- [DO THIS]: Filter the items below down to the lines containing the string "instances", copying each matching line in full. Matching is case-sensitive.

● ● ● ● ●

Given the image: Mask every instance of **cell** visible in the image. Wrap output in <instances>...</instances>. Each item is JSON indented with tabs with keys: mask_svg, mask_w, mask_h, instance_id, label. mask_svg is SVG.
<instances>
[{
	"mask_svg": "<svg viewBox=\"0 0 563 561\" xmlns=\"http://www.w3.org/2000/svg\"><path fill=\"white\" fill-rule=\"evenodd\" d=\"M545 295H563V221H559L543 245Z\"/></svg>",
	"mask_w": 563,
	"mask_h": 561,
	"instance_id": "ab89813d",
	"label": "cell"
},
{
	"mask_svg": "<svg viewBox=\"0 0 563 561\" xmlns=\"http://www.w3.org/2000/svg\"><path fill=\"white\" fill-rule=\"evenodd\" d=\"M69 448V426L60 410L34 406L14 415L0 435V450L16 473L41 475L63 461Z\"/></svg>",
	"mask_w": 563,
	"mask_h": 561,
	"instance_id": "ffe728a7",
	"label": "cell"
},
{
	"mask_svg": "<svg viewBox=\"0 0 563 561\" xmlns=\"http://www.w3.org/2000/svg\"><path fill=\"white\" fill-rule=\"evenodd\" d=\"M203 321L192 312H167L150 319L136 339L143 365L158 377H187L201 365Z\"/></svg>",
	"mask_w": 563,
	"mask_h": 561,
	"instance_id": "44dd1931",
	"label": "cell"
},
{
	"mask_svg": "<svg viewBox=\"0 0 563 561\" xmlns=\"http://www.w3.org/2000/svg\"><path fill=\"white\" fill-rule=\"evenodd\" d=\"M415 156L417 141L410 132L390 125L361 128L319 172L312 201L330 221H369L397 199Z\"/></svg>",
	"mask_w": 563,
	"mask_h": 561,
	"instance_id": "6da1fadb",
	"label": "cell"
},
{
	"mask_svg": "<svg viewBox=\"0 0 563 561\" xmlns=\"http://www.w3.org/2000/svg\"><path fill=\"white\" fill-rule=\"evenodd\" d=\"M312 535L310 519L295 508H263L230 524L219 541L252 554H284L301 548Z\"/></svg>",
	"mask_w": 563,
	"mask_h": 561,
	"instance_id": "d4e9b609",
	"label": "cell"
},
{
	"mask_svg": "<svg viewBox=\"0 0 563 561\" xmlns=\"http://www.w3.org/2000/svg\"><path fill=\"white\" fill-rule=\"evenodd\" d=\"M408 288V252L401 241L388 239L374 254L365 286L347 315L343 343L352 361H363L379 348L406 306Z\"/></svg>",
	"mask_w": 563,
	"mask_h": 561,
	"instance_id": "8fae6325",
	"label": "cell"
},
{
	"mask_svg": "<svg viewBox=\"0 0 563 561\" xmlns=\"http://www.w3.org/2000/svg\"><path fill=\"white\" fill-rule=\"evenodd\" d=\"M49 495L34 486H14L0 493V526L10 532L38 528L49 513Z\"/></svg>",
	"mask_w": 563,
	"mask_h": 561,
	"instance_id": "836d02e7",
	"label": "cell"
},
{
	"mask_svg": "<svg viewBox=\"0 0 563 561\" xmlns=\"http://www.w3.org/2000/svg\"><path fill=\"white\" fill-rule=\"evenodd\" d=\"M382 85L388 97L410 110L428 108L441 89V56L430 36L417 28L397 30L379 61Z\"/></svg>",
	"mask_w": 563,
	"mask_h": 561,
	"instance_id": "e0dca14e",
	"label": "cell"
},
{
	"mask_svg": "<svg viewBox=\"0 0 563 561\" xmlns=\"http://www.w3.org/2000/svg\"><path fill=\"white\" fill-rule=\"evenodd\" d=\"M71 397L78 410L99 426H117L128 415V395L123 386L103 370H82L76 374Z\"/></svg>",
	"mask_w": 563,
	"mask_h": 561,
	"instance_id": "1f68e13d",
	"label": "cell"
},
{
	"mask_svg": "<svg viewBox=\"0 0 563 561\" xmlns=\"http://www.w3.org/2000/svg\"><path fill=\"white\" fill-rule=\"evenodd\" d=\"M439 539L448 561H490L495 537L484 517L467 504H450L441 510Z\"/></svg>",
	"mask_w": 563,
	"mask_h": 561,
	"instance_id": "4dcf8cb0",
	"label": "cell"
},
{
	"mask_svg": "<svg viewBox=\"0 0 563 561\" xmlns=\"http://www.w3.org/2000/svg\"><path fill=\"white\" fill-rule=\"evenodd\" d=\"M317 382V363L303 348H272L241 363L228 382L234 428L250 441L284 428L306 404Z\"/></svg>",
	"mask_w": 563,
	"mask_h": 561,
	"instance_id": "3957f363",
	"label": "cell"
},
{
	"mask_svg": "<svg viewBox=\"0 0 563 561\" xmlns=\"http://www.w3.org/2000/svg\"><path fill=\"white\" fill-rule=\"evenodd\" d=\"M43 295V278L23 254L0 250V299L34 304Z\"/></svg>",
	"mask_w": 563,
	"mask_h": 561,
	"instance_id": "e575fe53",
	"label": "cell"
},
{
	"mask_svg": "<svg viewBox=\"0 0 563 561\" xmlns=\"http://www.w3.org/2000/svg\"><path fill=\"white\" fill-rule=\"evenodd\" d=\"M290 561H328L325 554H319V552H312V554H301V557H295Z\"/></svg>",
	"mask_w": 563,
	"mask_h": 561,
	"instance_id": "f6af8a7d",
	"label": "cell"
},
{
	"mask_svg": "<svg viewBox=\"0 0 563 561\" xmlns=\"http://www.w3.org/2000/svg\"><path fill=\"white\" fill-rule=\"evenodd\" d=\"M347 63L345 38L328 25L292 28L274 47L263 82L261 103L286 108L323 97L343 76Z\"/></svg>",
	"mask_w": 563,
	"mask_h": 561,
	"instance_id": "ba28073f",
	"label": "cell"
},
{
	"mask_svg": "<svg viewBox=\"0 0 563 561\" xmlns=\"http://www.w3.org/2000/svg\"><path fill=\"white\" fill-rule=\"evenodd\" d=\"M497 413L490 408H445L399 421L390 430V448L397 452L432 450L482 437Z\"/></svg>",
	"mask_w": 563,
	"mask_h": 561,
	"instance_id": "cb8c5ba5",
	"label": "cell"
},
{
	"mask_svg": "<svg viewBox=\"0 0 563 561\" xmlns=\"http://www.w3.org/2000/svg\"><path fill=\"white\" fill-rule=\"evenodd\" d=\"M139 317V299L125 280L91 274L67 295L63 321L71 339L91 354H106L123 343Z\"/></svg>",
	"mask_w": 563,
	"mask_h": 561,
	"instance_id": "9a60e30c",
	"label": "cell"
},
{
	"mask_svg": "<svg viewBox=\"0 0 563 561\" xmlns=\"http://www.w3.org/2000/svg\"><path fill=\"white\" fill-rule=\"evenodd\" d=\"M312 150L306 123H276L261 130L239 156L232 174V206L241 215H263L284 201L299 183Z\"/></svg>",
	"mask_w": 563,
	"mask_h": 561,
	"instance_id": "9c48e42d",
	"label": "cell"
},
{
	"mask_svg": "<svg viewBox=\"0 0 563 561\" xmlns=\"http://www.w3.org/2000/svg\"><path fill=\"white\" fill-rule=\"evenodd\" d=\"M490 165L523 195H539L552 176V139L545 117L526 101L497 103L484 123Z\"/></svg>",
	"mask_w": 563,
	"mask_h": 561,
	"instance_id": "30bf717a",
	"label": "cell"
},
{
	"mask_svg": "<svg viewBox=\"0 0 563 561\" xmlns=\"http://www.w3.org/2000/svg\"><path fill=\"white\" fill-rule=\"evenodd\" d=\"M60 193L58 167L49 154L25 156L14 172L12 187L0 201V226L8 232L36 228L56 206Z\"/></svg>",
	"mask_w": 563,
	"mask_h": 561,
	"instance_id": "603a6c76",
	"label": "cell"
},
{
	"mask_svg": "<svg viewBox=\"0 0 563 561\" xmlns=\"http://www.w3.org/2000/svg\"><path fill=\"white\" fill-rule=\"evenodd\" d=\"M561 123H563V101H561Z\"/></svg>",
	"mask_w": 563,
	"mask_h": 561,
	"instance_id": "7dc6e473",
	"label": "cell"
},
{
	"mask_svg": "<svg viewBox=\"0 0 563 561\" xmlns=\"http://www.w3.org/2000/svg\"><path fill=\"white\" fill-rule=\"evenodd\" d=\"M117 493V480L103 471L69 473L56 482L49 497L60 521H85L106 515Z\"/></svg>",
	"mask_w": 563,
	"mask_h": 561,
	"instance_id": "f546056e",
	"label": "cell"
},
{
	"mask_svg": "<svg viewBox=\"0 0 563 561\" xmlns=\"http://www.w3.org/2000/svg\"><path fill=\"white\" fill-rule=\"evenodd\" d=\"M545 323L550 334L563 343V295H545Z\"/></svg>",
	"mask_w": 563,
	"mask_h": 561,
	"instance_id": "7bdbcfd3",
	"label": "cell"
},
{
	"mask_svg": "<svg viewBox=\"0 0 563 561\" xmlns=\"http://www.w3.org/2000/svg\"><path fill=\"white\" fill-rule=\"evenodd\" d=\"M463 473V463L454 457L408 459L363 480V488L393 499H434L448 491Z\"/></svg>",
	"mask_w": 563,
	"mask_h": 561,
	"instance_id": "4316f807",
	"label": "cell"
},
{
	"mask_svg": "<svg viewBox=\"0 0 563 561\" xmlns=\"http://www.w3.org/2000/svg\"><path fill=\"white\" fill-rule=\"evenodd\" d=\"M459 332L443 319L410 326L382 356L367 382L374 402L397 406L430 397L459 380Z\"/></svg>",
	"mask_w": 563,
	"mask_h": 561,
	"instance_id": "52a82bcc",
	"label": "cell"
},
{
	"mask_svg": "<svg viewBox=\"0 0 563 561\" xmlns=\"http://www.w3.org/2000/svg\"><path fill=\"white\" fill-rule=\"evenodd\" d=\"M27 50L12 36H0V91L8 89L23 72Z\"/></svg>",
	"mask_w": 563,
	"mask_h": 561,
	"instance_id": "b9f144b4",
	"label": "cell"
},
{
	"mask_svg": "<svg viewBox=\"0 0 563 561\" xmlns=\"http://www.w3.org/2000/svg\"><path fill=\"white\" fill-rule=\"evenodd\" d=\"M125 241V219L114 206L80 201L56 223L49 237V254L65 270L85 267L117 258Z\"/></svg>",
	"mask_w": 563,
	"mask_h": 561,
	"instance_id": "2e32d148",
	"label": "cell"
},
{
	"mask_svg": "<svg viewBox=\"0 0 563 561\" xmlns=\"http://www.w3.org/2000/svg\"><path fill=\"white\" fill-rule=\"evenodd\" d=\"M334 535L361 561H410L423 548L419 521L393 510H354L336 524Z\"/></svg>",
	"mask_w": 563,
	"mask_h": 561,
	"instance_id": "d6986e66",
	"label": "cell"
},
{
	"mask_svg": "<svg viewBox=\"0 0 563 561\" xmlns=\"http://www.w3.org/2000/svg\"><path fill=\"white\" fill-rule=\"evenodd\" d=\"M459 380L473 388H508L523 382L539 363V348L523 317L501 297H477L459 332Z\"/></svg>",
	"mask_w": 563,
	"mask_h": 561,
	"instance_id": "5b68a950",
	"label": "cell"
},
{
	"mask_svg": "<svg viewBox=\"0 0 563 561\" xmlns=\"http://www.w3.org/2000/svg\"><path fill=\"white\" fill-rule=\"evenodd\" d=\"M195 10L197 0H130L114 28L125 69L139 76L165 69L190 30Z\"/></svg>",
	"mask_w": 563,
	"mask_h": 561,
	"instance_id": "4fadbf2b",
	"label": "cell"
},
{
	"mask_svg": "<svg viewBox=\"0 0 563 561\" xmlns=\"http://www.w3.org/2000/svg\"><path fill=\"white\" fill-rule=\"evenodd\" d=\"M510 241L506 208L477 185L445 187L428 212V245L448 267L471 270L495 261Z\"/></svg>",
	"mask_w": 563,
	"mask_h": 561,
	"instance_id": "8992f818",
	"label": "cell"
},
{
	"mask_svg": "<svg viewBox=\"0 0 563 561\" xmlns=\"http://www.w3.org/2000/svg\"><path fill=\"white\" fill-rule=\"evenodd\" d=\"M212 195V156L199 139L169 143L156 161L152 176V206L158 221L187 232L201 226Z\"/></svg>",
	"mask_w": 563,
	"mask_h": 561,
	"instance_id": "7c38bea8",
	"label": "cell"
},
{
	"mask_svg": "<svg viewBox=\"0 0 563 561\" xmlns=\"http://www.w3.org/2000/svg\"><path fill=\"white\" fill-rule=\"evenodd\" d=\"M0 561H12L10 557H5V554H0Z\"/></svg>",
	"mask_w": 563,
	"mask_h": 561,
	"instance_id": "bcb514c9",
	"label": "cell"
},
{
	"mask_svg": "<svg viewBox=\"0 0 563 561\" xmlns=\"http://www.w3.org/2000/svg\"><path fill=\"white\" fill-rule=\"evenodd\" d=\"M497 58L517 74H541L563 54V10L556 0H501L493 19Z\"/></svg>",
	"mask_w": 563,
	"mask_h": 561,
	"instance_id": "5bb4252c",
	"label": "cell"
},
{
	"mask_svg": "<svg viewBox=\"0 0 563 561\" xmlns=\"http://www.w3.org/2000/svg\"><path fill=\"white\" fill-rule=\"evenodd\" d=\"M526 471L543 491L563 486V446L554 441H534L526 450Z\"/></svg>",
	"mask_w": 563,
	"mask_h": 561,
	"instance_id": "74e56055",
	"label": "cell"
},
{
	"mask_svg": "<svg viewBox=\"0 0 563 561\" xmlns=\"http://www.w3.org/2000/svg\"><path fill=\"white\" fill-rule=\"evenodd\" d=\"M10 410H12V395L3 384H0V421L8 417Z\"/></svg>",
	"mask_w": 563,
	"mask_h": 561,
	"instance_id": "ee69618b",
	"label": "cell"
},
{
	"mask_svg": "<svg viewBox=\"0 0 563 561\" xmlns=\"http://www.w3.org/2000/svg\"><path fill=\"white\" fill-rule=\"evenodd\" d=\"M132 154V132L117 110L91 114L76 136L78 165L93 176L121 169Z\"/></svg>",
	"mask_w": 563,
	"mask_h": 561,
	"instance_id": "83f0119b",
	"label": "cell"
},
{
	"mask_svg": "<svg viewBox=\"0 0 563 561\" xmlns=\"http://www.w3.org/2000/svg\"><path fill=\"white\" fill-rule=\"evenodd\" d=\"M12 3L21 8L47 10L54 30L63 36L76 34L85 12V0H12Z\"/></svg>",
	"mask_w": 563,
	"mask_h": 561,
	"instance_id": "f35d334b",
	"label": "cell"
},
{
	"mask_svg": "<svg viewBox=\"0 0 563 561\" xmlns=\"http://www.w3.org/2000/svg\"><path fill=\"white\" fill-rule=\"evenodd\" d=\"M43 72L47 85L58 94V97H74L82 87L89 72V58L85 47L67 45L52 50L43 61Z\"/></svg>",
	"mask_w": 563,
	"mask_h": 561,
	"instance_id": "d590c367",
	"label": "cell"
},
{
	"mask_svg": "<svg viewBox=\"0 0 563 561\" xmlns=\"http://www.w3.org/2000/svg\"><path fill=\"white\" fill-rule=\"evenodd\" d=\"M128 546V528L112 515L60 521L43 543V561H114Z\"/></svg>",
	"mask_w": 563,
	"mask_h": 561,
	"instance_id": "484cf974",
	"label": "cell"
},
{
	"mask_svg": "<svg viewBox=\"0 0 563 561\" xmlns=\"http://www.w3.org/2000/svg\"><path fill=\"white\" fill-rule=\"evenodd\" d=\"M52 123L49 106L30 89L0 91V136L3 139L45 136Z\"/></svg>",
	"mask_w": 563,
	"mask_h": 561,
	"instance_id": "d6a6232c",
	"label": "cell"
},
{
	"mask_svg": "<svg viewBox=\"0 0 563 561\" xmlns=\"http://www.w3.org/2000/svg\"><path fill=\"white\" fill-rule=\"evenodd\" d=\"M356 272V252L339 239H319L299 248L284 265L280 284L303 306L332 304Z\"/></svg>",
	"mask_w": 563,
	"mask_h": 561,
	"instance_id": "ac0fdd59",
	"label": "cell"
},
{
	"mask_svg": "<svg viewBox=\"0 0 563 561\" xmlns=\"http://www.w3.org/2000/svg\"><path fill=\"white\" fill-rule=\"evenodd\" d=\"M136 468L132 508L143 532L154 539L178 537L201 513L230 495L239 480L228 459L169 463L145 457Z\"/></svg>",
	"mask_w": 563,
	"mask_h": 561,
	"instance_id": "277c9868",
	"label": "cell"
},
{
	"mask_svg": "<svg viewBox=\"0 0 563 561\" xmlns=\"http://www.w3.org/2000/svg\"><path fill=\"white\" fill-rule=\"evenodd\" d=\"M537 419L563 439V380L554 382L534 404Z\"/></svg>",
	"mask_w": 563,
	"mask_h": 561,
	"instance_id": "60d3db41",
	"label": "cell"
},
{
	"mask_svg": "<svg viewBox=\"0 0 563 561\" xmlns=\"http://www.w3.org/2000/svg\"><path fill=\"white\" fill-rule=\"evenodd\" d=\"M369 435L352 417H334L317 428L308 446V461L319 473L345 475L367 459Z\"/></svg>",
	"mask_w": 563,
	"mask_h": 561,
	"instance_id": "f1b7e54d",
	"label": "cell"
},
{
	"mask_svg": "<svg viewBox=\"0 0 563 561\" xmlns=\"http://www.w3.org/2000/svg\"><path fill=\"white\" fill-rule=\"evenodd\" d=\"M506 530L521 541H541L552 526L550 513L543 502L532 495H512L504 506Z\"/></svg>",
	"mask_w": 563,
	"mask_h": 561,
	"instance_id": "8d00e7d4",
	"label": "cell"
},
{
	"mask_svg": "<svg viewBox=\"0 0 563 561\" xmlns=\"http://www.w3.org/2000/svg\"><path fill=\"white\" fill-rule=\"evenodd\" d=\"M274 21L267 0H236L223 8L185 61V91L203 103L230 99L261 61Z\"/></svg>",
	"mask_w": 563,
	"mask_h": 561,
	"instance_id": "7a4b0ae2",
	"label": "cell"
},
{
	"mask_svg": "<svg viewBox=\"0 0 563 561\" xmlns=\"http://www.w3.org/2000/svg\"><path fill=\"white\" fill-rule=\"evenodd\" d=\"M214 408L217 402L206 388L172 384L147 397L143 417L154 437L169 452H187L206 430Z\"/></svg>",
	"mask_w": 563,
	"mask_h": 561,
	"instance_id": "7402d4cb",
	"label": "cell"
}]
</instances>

● ● ● ● ●

- [SOLUTION TO THE PROBLEM]:
Given the image: Mask every instance of **cell** visible in the image. Wrap output in <instances>...</instances>. Each item is JSON indented with tabs with keys: mask_svg, mask_w, mask_h, instance_id, label. mask_svg is SVG.
<instances>
</instances>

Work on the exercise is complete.